How to Forgive Yourself and Tap into Mental Freedom
There's a question worth sitting with before you do anything else: Would you rather be right, or would you rather be happy?
Choosing to be right feeds your ego. Choosing to be happy feeds your spirit. And when you insist on being right, you quietly hand your power over to the person or situation that hurt you. Forgiveness isn't about them. It never was. It's about getting yourself back.
Life is genuinely messy. People hurt each other, miss each other, fail each other, and then carry that weight around for years. But learning how to forgive, including forgiving yourself, is one of the most radical acts of self-care there is. When you do it, something shifts. You feel calmer. Lighter. More like yourself again.
Here are some of the most common questions people ask about forgiveness, and honest answers to each one.
How do you forgive yourself when you know you've treated someone badly?
Self-forgiveness is the hardest kind. But here's the most useful thing to hold onto: you now know better, so do better.
You can't change the past. What you can do is let it inform how you show up next time. Life has a way of circling back and offering us similar situations again, as if asking, okay, what will you choose this time? When that moment comes, choose something you'll feel proud of.
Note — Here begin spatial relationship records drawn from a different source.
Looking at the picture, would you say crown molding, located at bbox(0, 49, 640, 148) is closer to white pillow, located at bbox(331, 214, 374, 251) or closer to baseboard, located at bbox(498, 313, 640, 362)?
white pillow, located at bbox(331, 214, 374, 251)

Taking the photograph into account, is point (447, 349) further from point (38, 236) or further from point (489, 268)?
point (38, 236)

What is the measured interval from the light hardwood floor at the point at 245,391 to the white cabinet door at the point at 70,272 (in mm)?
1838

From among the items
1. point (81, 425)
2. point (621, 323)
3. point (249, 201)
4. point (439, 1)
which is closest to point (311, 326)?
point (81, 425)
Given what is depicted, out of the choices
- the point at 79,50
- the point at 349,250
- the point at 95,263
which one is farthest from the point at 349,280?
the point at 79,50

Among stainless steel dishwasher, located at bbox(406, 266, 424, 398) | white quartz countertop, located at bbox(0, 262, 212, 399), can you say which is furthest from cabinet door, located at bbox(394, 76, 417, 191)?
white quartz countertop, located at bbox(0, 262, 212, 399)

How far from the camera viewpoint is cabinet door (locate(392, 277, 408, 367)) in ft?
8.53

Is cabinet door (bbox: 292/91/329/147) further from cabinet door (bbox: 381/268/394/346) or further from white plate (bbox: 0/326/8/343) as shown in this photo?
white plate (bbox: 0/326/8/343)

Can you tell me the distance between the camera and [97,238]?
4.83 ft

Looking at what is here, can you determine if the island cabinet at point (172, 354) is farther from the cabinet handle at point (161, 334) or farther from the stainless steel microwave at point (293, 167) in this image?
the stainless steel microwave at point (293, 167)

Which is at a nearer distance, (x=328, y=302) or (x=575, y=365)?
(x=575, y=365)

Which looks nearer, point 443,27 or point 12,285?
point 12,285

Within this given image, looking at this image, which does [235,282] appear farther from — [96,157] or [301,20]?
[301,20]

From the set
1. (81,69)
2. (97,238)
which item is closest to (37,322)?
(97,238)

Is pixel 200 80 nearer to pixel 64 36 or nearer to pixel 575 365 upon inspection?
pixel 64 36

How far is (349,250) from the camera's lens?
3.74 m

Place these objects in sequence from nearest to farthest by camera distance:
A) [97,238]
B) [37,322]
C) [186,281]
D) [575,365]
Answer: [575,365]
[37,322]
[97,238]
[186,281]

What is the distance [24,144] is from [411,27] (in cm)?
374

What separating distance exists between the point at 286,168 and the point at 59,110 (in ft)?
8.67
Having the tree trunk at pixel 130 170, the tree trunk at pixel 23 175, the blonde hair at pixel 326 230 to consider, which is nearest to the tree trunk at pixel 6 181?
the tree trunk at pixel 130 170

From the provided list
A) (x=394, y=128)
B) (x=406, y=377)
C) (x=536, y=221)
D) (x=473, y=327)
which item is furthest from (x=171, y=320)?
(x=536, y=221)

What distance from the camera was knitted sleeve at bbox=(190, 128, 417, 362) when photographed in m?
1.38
There's also something powerful about turning your experience outward. If you've lived through something painful that you caused, and you have a chance to share that story in a way that helps someone else, take it. Don't use it as an excuse to shame yourself endlessly. Use it as fuel. Become an advocate. Let your past be the reason someone else avoids unnecessary pain.
How do I forgive myself for missing moments with my children?
Start by being kind to yourself, because you deserve that at minimum.
Here's something that's easy to forget: the way a situation unfolds isn't always entirely about you. Your children came into this world with their own path to walk. There are things they're meant to learn, ways they're meant to grow, and some of that growth might actually come from navigating the world a little more independently than you'd like.
A mother who worked constantly and was rarely home raised children who turned out deeply loving, fiercely independent, and proud of her. They didn't need her physical presence every moment. They needed her love, and they felt it. Your children feel yours too.
The more you forgive yourself, the more available you become to receive the love your kids already have for you. That love is enormous. Don't let guilt stand between you and it.
I'm struggling to accept the way I look. How do I build self-love?
You're not alone in this, not even close.
It's worth knowing that the beauty industry is a multibillion dollar enterprise built entirely on convincing you that you're not enough. It works on everyone. People whose careers depend on their appearance, people celebrated publicly for how they look, still struggle with this. The problem isn't you.
But let's go a little deeper. What else is underneath the self-criticism? Are there conditions you've quietly placed on your own worthiness? Would you accept yourself more easily if you had more money, more achievements, more recognition? If so, that's worth examining. Because the question isn't really about your appearance. The question is: why are you making your love for yourself conditional at all?
Someone, somewhere, taught you that you had to earn the right to feel good about yourself. That was a lie. You don't have to earn it. Unconditional self-love isn't a reward for becoming something else. It's available to you right now, as you are.
What are some rituals for letting go?
Sometimes we forgive wholeheartedly and still can't quite reach closure. When that happens, writing can help move what's stuck.
Try a three-letter series. In the first letter, say everything about the injustice. Let it be raw and honest. In the second, write from your ego's perspective, all the ways you've been wronged, all the vindication you want. In the third, write from a deeper place, from your spirit, with whatever compassion and release you can access. By the third letter, most people find that something has genuinely shifted.
Can you forgive someone and still set boundaries with them?
Absolutely, and it's important to understand that these two things are not in conflict.
Forgiveness doesn't mean you're giving someone permission to keep hurting you. It means you're saying, what you did came from your own pain, and I'm not going to carry it anymore. You're setting yourself free, not excusing their behavior.
Boundaries are simply the structures you put in place to protect your peace. If someone in your life is consistently harmful, you're allowed to create distance, even if you've forgiven them. In fact, that distance can be an act of generosity. A person who repeatedly hurts others is usually someone who doesn't much like themselves. Holding a boundary gives them an invitation to reflect. What they do with that is up to them.
If you need to create distance from someone, you might say something like: I love you, and our relationship has helped me grow in real ways. Part of that growth means I need to choose situations that support my wellbeing. The way we come together right now isn't doing that for either of us, so I'm stepping back. I wish you genuinely well.
Whether they receive that with grace is not your responsibility. You said it with love. That's enough.
Mental freedom isn't something that happens once. It's something you choose, sometimes daily, sometimes moment to moment. But each time you choose to forgive instead of holding on, you get a little more of yourself back. And that is absolutely worth it.